* PASSAGE
Obviously the above didn’t just come out of three hours, and okay, maybe I’m not an expert. Some of these were notions I had coming into the learning sessions, but were reinforced. Can’t say anything was dispelled other than Salesforce is really, really easy. I know during my three hours I didn’t play with every module, and maybe one day, I’ll get that opportunity in MY OWN instance. Or, maybe I’ll be a part of simplifying Salesforce into another CRM startup. (Okay, that made me laugh because there are several others that do a decent job.)
- Have customer-PARTNERS at the beginning. Partners at the beginning give you momentum coming out of the gate to not only build the product, but also to sell the product. Social motivation is a powerful tool.
- Research should weigh heavily on building your product/ service WITH your customer-PARTNERS. Engaging your customer-partners early and often (in an effective way) will mitigate risks you’re building something that they don’t want, need, or it’s just too far outside the process. The first versions of your product/ service will need refining, and communicative partners will tell you how to improve.
- Dedication to the startup is clutch to iterate. I’ve said it in a post before that speed is one of the critical elements of a winning startup strategy. With speed, you can iterate through ideas and test them with your customers. The best way to do this is to work full-time on the startup and have high quality engineers/ developers. Quality builders can implement changes quickly and mitigate against the risks of glaring bugs.

* RECORDED DATA
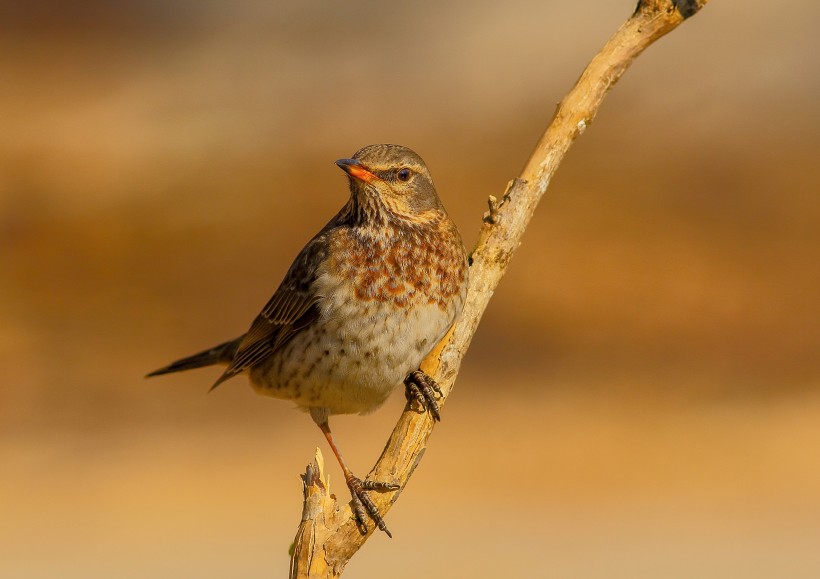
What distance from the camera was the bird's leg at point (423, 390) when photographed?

* TASK REQUIREMENTS
Reproduce the startup post in full, word for word. The listing has no connection to the startup post.

* WRITTEN ANSWER
Obviously the above didn’t just come out of three hours, and okay, maybe I’m not an expert. Some of these were notions I had coming into the learning sessions, but were reinforced. Can’t say anything was dispelled other than Salesforce is really, really easy. I know during my three hours I didn’t play with every module, and maybe one day, I’ll get that opportunity in MY OWN instance. Or, maybe I’ll be a part of simplifying Salesforce into another CRM startup. (Okay, that made me laugh because there are several others that do a decent job.)
- Have customer-PARTNERS at the beginning. Partners at the beginning give you momentum coming out of the gate to not only build the product, but also to sell the product. Social motivation is a powerful tool.
- Research should weigh heavily on building your product/ service WITH your customer-PARTNERS. Engaging your customer-partners early and often (in an effective way) will mitigate risks you’re building something that they don’t want, need, or it’s just too far outside the process. The first versions of your product/ service will need refining, and communicative partners will tell you how to improve.
- Dedication to the startup is clutch to iterate. I’ve said it in a post before that speed is one of the critical elements of a winning startup strategy. With speed, you can iterate through ideas and test them with your customers. The best way to do this is to work full-time on the startup and have high quality engineers/ developers. Quality builders can implement changes quickly and mitigate against the risks of glaring bugs.